» **TEXT EXCERPT**:
++++++++

More than 700 people crowded into the Sisters High auditorium. At the start of the meeting, Wyden asked for a show of hands from those who had never attended a town hall with him before; more than half raised their hands, including James Dougherty. He tells KBND News, "We have to continue the momentum that has resulted from the Trump election." His wife Elizabeth says, "I think my greatest fear is that we’ll lose that momentum, so it’s really important to show up and to – sounds kind of cliché – but, to make our voices heard we have to support our two Senators. Our Representative will not meet with us in a town hall, so the pressure’s on for that, as well."
 
Due to the large crowd, a couple dozen people were forced to sit in an overflow area just outside the auditorium, including Patrick Hartman of Sisters. He brought his wife and their 16-year-old daughter and says, "The issues are becoming magnified and I think it’s important that everybody start getting involved in expressing their interests and their concerns. I’m pleased with his willingness to stand up for issues that I’m concerned about."

++++++++

» **AVAILABLE DATA**:
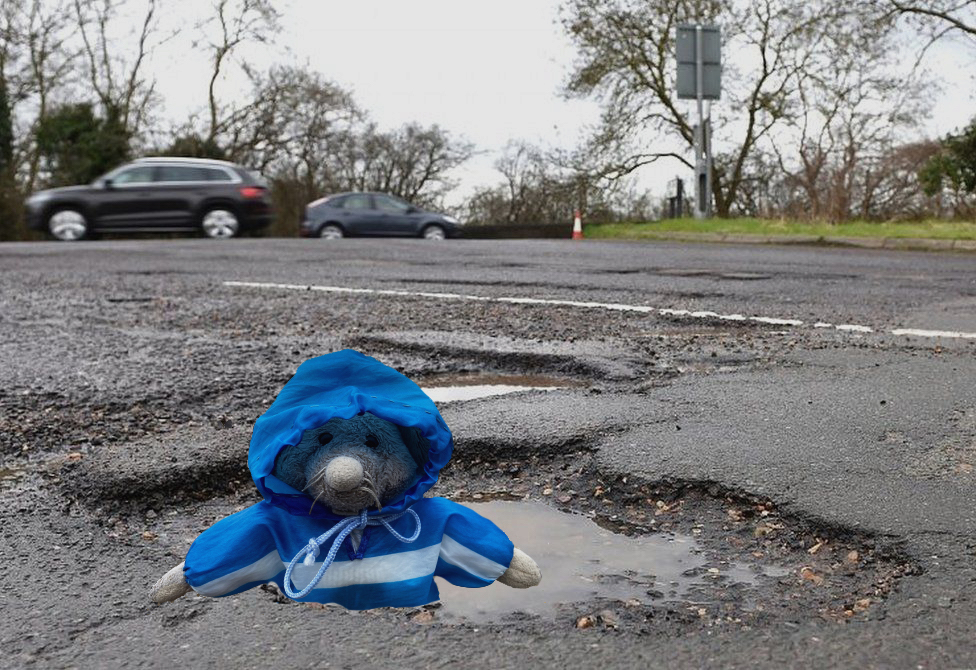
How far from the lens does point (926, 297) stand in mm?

++++++++

» **BRIEF 1**: In the Sisters town hall account, how many people crowded into the Sisters High auditorium?
» **BRIEF 2**: Pick up the Sisters town hall account after its final sentence and keep writing it.

» **EXERCISE RESPONSE 1**: More than 700

» **EXERCISE RESPONSE 2**:
Senator Wyden took questions through a lottery-style drawing and mainly focused on familiar topics, including protecting public lands, the future of the Affordable Care Act, the administration’s alleged ties to Russia, and immigration. Amidst the overwhelmingly "friendly" crowd, there were a few Trump supporters in the audience. One was selected to speak and asked, "Do you accept Donald Trump’s results of his Presidency as valid and legal?" Wyden answered, "Yes, I believe he won the election." The man responded, "Fantastic. And then from that, what are you doing to heal and move forward so we can get things done?" Wyden said, "First of all, I want to tell you I very much appreciate you coming and speaking out. Because, it does take courage and guts to be willing to speak out when, obviously, there are others who may not share your view. Frankly, I think being willing to do that is part of what I call the Oregon way." Wyden went on to say that things like the President's travel ban are detracting from policy that he believes could get bipartisan support. "I think it’s particularly unfortunate that going with an idea like this has really diverted attention from 

another idea that Democrats and Republicans ought to be working together on, that will leave you and everybody in this room safer and is consistent with protecting liberty; and that is, revising the visa waiver program." He also praised Republican Senators John McCain and Lindsey Graham for their willingness to stand up to the President and others in their party. 
 
This was Wyden’s 795th town hall meeting since taking office, and his 22nd in Deschutes County. He will host a Prineville town hall Tuesday at 12:30 p.m., at Crook County High School; and then at the Madras Performing Arts Center at 10 a.m., Wednesday.